SELECTED TEXT:

Norwegian writer (born 1977)

Olaug Nilssen (born 28 December 1977) is a Norwegian novelist, playwright, children's writer, essayist and magazine editor.

She was awarded the Brage Prize and the Nynorsk Literature Prize in 2017, both for the novel Tung tids tale. She received the Dobloug Prize in 2019, and the Fritt Ord Award in 2021.

==Personal life and education==
Nilssen was born in Førde Municipality on 28 December 1977.

She graduated as cand.mag. in North Germanic languages, sociology and literary science from the University of Bergen.

==Career==
Among Nilssen's early novels are Innestengt i udyr from 1998 and Vi har så korte armar from 2002. In 2004 she published the children's book Ronnys rumpe, and in 2005 the essays collection Hybrideleg sjølvgransking.

Her novel Få meg på, for faen from 2005 was adapted for theatre, and was also basis for the 2011 film Turn Me On, Dammit!, directed by Jannicke Systad Jacobsen and starring Helene Bergsholm. The film received the Screenplay award at the 2011 Tribeca Film Festival. It also won the Amanda Award for 2012 for best Norwegian film.

Her theatrical debut was the play Skyfri himmel, which was staged at Rogaland Teater in 2006. She wrote the book Nesten frelst av Sigvart Dagsland in 2009, and the interview book Kjøkkenbenkrealisme. Ærlege historier om tidsklemma in 2012. She wrote the play Stort og stygt for the centennial of Det Norske Teatret in 2013.

Stored data entries

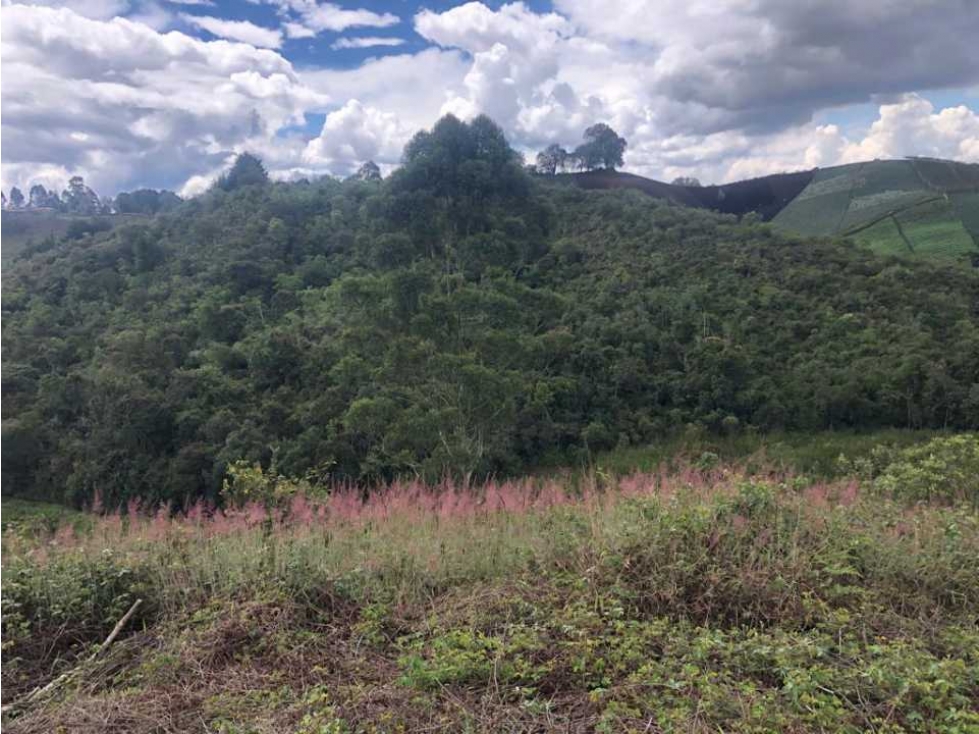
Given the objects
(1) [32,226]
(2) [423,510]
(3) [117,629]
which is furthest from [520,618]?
(1) [32,226]

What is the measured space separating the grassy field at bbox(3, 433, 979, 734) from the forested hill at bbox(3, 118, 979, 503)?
4723 mm

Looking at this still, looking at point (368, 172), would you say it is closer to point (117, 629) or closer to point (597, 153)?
point (597, 153)

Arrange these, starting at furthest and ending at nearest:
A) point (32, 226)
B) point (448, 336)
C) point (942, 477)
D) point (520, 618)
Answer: point (32, 226), point (448, 336), point (942, 477), point (520, 618)

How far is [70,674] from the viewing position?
246 cm

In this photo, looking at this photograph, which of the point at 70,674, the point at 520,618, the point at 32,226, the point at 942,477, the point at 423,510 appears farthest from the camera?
the point at 32,226

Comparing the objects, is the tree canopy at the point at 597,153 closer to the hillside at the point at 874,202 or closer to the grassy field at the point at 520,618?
the hillside at the point at 874,202

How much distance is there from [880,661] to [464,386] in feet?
30.1

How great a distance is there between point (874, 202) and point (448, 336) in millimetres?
24858

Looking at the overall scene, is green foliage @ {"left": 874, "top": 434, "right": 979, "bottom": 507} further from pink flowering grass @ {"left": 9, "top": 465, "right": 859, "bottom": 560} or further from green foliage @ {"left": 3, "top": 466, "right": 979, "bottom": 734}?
green foliage @ {"left": 3, "top": 466, "right": 979, "bottom": 734}

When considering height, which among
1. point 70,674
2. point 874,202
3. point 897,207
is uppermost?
point 874,202

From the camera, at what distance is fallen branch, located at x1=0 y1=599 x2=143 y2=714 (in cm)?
233

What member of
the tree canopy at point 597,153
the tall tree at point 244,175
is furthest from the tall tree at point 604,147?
the tall tree at point 244,175

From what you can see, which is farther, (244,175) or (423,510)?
(244,175)

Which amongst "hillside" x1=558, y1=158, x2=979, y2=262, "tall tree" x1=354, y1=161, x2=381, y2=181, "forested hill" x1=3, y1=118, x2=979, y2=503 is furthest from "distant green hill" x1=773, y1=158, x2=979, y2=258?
"tall tree" x1=354, y1=161, x2=381, y2=181
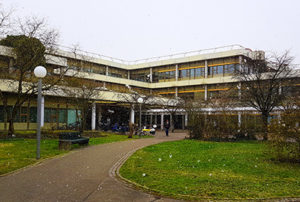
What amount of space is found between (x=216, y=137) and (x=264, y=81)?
5927 mm

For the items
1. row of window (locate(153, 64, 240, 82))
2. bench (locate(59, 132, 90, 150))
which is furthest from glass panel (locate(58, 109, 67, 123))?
row of window (locate(153, 64, 240, 82))

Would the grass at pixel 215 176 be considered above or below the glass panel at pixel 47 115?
below

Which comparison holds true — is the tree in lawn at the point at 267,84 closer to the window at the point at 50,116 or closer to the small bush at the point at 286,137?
the small bush at the point at 286,137

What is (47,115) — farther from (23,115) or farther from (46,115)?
(23,115)

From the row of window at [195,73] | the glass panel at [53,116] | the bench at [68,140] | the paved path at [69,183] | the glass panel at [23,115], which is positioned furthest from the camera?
the row of window at [195,73]

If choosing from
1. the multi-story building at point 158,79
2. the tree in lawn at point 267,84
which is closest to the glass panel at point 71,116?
the multi-story building at point 158,79

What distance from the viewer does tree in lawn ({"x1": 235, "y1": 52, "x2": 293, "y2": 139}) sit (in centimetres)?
2055

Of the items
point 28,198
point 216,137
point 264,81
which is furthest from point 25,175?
point 264,81

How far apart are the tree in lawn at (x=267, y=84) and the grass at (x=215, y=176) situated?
9.80m

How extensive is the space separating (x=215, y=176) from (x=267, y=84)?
1483cm

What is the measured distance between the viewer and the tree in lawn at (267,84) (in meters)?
20.5

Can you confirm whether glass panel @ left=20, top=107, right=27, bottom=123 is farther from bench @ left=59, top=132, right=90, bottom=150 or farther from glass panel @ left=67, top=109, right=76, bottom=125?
bench @ left=59, top=132, right=90, bottom=150

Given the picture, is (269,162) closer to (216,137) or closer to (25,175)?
(25,175)

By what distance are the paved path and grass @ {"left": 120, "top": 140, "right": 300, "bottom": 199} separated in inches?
22.8
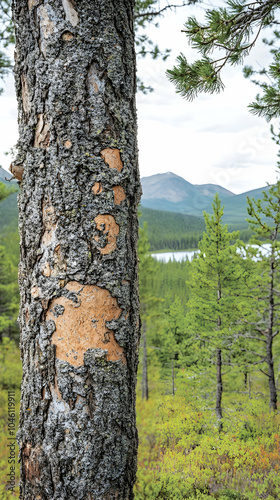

WHAT THE TASK ASKS:
Change the Olaug Nilssen text, starting at the words "She graduated as" and stopping after "collection Hybrideleg sjølvgransking.", and put "first novels" in place of "early novels".

RESPONSE BELOW:
She graduated as cand.mag. in North Germanic languages, sociology and literary science from the University of Bergen.

==Career==
Among Nilssen's first novels are Innestengt i udyr from 1998 and Vi har så korte armar from 2002. In 2004 she published the children's book Ronnys rumpe, and in 2005 the essays collection Hybrideleg sjølvgransking.